Mas chega de sexo, que afinal é uma mera metáfora do drama mais crítico de imanência e transcendência que se desenrola entre os sexos na história, na biologia, na psicologia e na literatura. É a história das nossas vidas, contada por alguém que não tem medo de generalizar: “A mulher sempre foi, se não escrava do homem, pelo menos sua vassala”; apanhada “a meio caminho entre a revolta e a escravatura”, ela é cúmplice na criação de condições que não tem o poder de mudar sozinha.
Admito que achei Beauvoir à la Borde e Malovany-Chevallier um pouco mais mastigáveis do que lembrava. Isto é talvez o que você esperaria da versão integral de um texto filosófico denso. “É muito pesado”, Malovany-Chevallier avisado em Fórum de livros há três anos. “Não estamos aprimorando isso.” Em vez disso, eles foram na direção oposta, restaurando a pontuação original do original, com suas frases de uma página inteira e abundância de ponto e vírgula em lugares onde muitos leitores de inglês prefeririam um ponto final.

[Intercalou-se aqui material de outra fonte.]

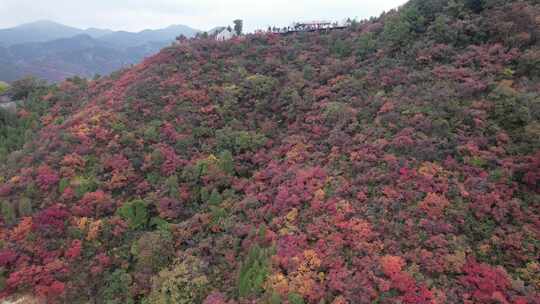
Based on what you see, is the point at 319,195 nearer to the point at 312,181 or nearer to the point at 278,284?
the point at 312,181

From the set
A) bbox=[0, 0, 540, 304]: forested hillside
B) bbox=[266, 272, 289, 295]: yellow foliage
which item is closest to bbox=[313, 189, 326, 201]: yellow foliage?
bbox=[0, 0, 540, 304]: forested hillside

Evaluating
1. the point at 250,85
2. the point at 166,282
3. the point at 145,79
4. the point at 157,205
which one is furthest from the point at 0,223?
the point at 250,85

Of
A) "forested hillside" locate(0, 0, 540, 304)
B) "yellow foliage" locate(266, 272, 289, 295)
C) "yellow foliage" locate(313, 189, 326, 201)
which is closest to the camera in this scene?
"yellow foliage" locate(266, 272, 289, 295)

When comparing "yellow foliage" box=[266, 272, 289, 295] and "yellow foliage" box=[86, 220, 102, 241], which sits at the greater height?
"yellow foliage" box=[266, 272, 289, 295]

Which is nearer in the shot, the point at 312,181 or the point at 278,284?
the point at 278,284

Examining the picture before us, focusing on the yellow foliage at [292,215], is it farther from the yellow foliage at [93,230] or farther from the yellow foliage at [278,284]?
the yellow foliage at [93,230]

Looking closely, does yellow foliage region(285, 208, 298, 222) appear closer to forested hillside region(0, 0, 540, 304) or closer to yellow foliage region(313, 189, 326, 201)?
forested hillside region(0, 0, 540, 304)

A prosa resultante tende a ficar presa nos dentes. O estudioso de Beauvoir, Toril Moi discorda veementemente da decisão dos tradutores de restabelecer todos os pontos e vírgulas, argumentando que isso é uma injustiça para Beauvoir: “Em francês, suas frases longas e vagamente conectadas transmitem velocidade, paixão e puro prazer em acumular suas descobertas”, ela escreve, enquanto em inglês, essas mesmas frases “parecem desconexas”. ou incoerente.”
Sabemos pelo texto de Beauvoir que a mulher está sempre tomando a decisão errada; não há uma decisão certa para ela tomar. No entanto, aqui estamos agora na era do feminismo de “escolha”, confrontados com duas versões do mesmo texto clássico: a versão fiel, embora ligeiramente pesada, do presente triunfal em oposição à versão mais viva e ligeiramente simplificada de outrora. É uma escolha impossível.
Mas “The Second Sex” é um livro emocionante, ponto final. Nenhum ponto e vírgula pode atrapalhar linhas como estas:
O mesmo drama da carne e do espírito, e da finitude e da transcendência, desenrola-se em ambos os sexos; ambos estão corroídos pelo tempo, perseguidos pela morte, têm a mesma necessidade essencial um do outro; e eles podem tirar a mesma glória da sua liberdade.
Agora que temos nossa tradução fiel em mãos, é hora de rodar o filme.